Here are the sections you have to pay attention to:

<   OS::TripleO::Services::CephMon: ../my_templates_osp10/puppet/services/ceph-mon.yaml
<   OS::TripleO::Services::CephOSD: ../my_templates_osp10/puppet/services/ceph-osd.yaml
<   OS::TripleO::Services::CephClient: ../my_templates_osp10/puppet/services/ceph-client.yaml
---
>   OS::TripleO::Services::CephMgr: ../docker/services/ceph-ansible/ceph-mgr.yaml
>   OS::TripleO::Services::CephMon: ../docker/services/ceph-ansible/ceph-mon.yaml
>   OS::TripleO::Services::CephOSD: ../docker/services/ceph-ansible/ceph-osd.yaml
>   OS::TripleO::Services::CephClient: ../docker/services/ceph-ansible/ceph-client.yaml
>   CephAnsiblePlaybook: ['/usr/share/ceph-ansible/site-docker.yml.sample']
<   ExtraConfig:
<     ceph::profile::params::osd_journal_size: 1000
<     ceph::profile::params::osds:
<         '/dev/vdc':
<           journal: '/dev/vdb'
---
>   ## OSDs configuration
>   ## See https://github.com/ceph/ceph-ansible/blob/stable-3.0/docs/source/osds/scenarios.rst
>   # CephAnsibleDisksConfig:
>   #   devices:
>   #   - /dev/vdb
>   #   osd_scenario: collocated

Local registry

To generate the yaml for the docker images, run this command:

(undercloud) [stack@undercloud deployment]$ openstack overcloud container image prepare \
  --namespace=registry.access.redhat.com/rhosp13 \
  --prefix=openstack- \
  --push-destination=192.168.24.1:8787 \
  -e /usr/share/openstack-tripleo-heat-templates/environments/ceph-ansible/ceph-ansible.yaml \
  --set ceph_namespace=registry.access.redhat.com/rhceph \
  --set ceph_image=rhceph-3-rhel7 \
  --tag-from-label {version}-{release} \
  --output-env-file=/home/stack/deployment/overcloud_images.yaml \
  --output-images-file /home/stack/deployment/local_registry_images.yaml

Preparations

My command used to deploy OSP10 was:

[stack@undercloud deployment]$ cat deploy.sh
source ~/stackrc
openstack overcloud deploy --templates /home/stack/my_templates_osp10 \
  -e $(pwd)/network-isolation-osp10.yaml \
  -e $(pwd)/storage-environment-osp10.yaml \
  -e $(pwd)/network-environment.yaml \
  -e $(pwd)/ips-from-pool-all-osp10.yaml \
  --timeout 180

Based on it and this bug and the work around in it, I wrote the ffwd-prepare.sh script:

(undercloud) [stack@undercloud deployment]$ cat ffwd-prepare.sh
source ~/stackrc
openstack overcloud ffwd-upgrade prepare --templates /home/stack/my_templates_osp12 \
  -e $(pwd)/network-isolation-osp13.yaml \
  -e $(pwd)/storage-environment-osp13.yaml \
  -e $(pwd)/network-environment.yaml \
  -e $(pwd)/ips-from-pool-all-osp13.yaml \
  -e $(pwd)/ffwd-repos.yaml \
  --container-registry-file $(pwd)/overcloud_images.yaml \
  --timeout 180

You need to make a copy of the templates:

(undercloud) [stack@undercloud deployment]$ cp -r /usr/share/openstack-tripleo-heat-templates/ /home/stack/my_templates_osp13/

You need to have a correct OSP repositories configured for each upgrades, or use the CDN like this exemple:

(undercloud) [stack@undercloud deployment]$ cat ffwd-repos.yaml
parameter_defaults:
  FastForwardRepoType: custom-script
  FastForwardCustomRepoScriptContent: |
    set -e
    subscription-manager repos --disable=*
    rm -rf /etc/yum.repos.d/*
    case $1 in
      ocata)

Brief: In the page extract above, what push destination does the container image prepare command use?

Recorded information:

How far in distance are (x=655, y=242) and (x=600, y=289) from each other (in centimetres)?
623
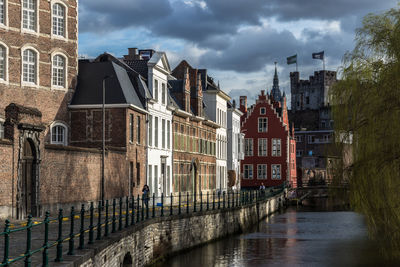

Answer for the task: 192.168.24.1:8787